▸ Page excerpt:

Indeed, most of the white, liberal students who consider themselves activists look at you with genuine puzzlement when you tell them how Oliver Wendell Holmes described the test of free speech: “If there is any principle of the Constitution that more imperatively calls for attachment than any other, it is the principle of free thought-not free thought for those who agree with us but freedom of thought that we hate.”
These new Jacobins are powered by a genuine faith that they are working for an undeniable good- creating and sustaining true equality on campus by eradicating speech that makes minorities, women, and gays feel unwanted. Convinced that they are occupying the moral high ground, they see their opponents as using free speech as a cover for their own racism, sexism, or disgraceful indifference.
And they are joined by the undeniably influential editorial writers of The New York Times who-on May 12, 1991 described as “sloganeering” any attempts to criticize “political correctness” on campus. “The real danger,” said the Times, “is the rising tide of hate.”
The Times approves of campus speech codes-as if it is necessary to curb speech in order to curb bigotry. Educators presumably have no other way to educate students out of what they have learned at home or among poisoned peers.
Underlying this conflict between the relatively few free speech students and administrators, on the one hand, and the censors-for-the-common-good on the other is a deeper debate: proponents of civil rights vs. proponents of civil liberties. It has hardly been mentioned in the abundance of reports on the civil wars on the campuses.
Among the law professors on the PBS panel were Thomas Grey of Stanford, who is white, and Randall Kennedy of Harvard, who is black. Grey essentially wrote the Stanford speech code and Kennedy-himself a powerful exemplar of free speech and thought-is in favor of college codes.

▸ Tasks to complete:
**A)** Answer these questions from the campus free speech passage:
(i) On what date did The New York Times editorial call attempts to criticize "political correctness" on campus "sloganeering"?
(ii) Which law professor essentially wrote the Stanford speech code?
(iii) According to the Times, what is "the real danger"?
**B)** Carry the campus free speech passage forward from its final sentence.
The lines that follow are separate material and have no connection to the campus free speech passage.

▸ Information provided:
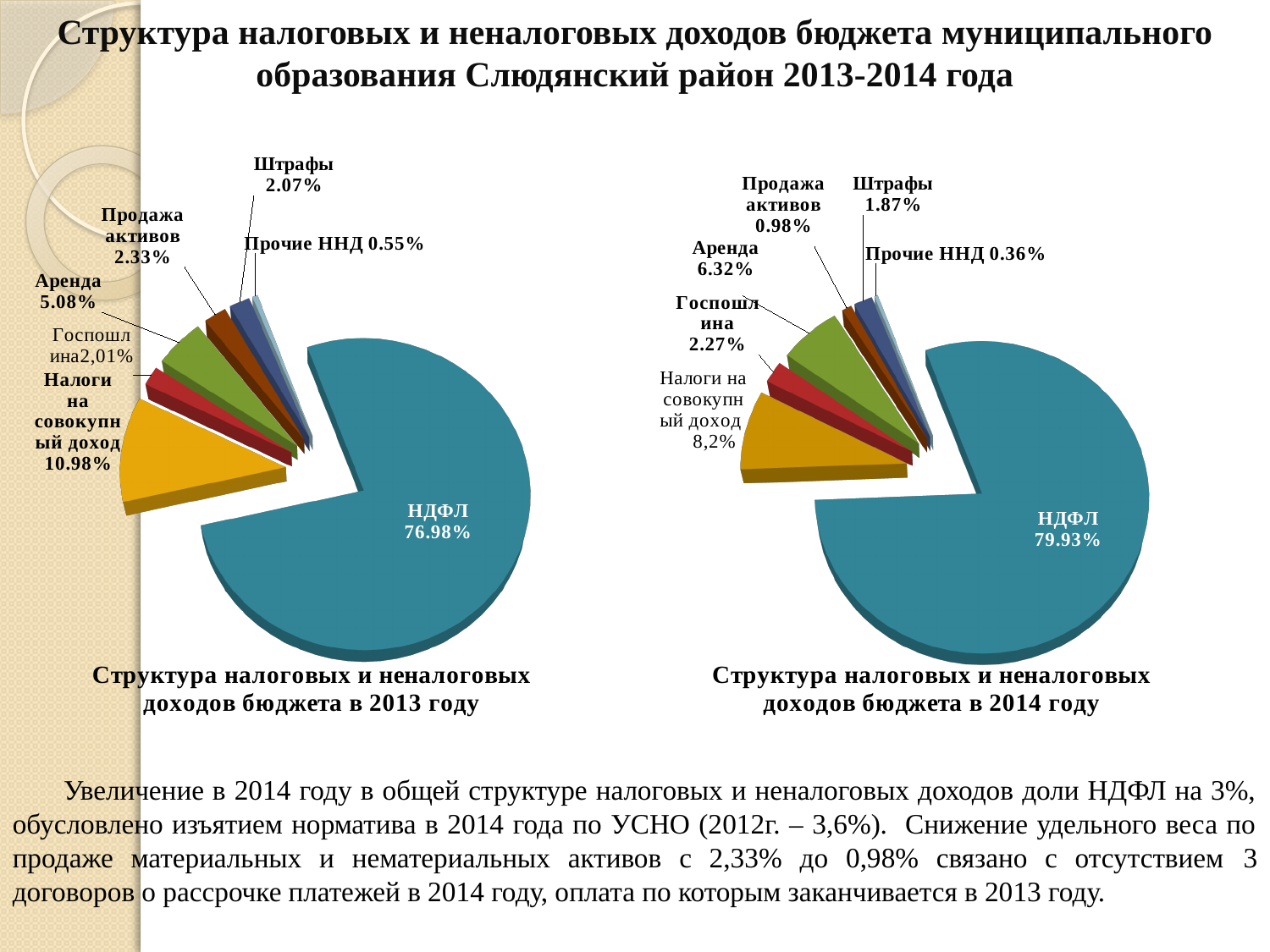
On the 2013 chart, what is the share of Штрафы? 2.07% On the 2014 chart, what is the share of Продажа активов? 0.98% On the 2013 chart (Структура налоговых и неналоговых доходов бюджета в 2013 году), what share does НДФЛ have? 76.98% On the 2014 chart, which category has the largest share? НДФЛ How many slices does the 2014 chart have? 7 On the 2014 chart, what is the share of Аренда? 6.32% By how many percentage points is the НДФЛ share on the 2014 chart larger than on the 2013 chart? 2.95 What type of chart is used on the left side of the slide? Pie chart On the 2013 chart, what is the share of Налоги на совокупный доход? 10.98% On the 2014 chart (Структура налоговых и неналоговых доходов бюджета в 2014 году), what share does НДФЛ have? 79.93% On the 2013 chart, which is larger: the share of Аренда or the share of Продажа активов? Аренда On the 2013 chart, which category has the smallest share? Прочие ННД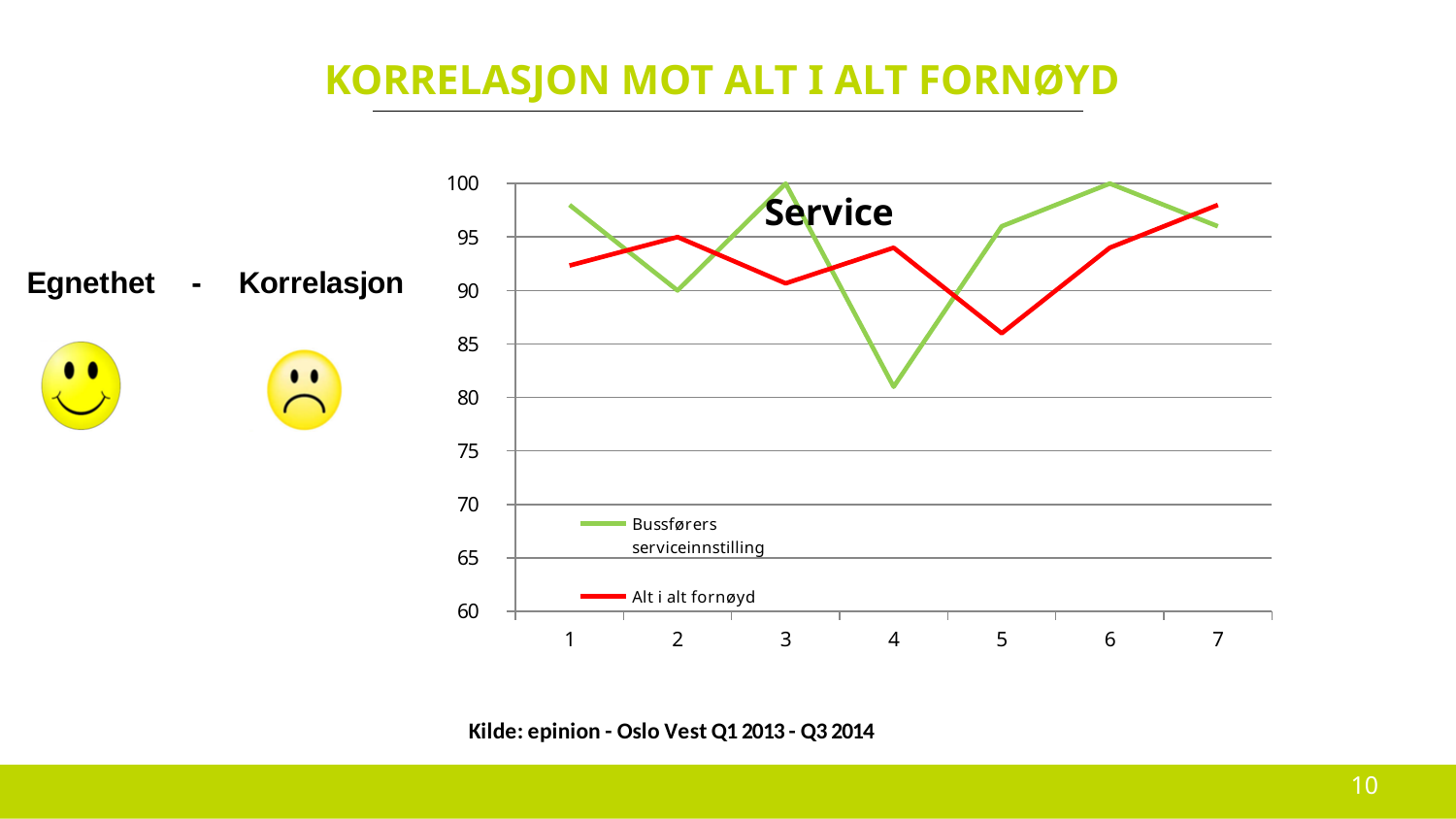
At point 4, which series has the higher value, Bussførers serviceinnstilling or Alt i alt fornøyd? Alt i alt fornøyd What is the title of the chart? Service Does the value for Bussførers serviceinnstilling rise or fall from point 3 to point 4? fall Is the value for Alt i alt fornøyd at point 5 greater or less than 90? less Is the value for Bussførers serviceinnstilling at point 4 greater or less than 85? less How many series does the legend of the chart list? 2 At which x-axis point is the value for Bussførers serviceinnstilling lowest? 4 What kind of chart is shown on the slide? Line chart Which series is drawn in red according to the legend? Alt i alt fornøyd At which x-axis point is the value for Alt i alt fornøyd lowest? 5 At point 1, which series has the higher value, Bussførers serviceinnstilling or Alt i alt fornøyd? Bussførers serviceinnstilling How many points are plotted along the x axis for each series? 7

▸ Expected responses:
**A)**
(i) May 12, 1991
(ii) Thomas Grey of Stanford
(iii) The rising tide of hate

**B)**
Both Grey and Kennedy served as clerks to J. Skelly Wright on the U.S. Court of Appeals for the District of Columbia Circuit. Wright was a courageous, indomitable defender and implementer of civil rights. Both Grey and Kennedy also served as clerks to Thurgood Marshall on the Supreme Court, Marshall, while a consistent advocate of free speech, has been most influential as a paladin of civil rights.
Throughout the country, both on campus and off, There is an intense conflict between civil-rights and civil-liberties students, administrators, and professors. In the American Civil Liberties Union-whose national board declared its opposition to college speech codes only after lengthy debate-the legal director, John Powell, who is black, still maintains that a balance has to be struck in these matters between the First and the 14th Amendments. The latter guarantees everyone equal protection under the law. Powell and the civil-rights legions argue that students have the right to be protected from demeaning and denigrating speech if they are to be, and feel, equal on campus.
This split between civil-rights and civil-liberties forces has been dramatically evident during debates about college speech codes on various boards of affiliates of the ACLU. Black board members, with exceptions, have called for support of the speech codes.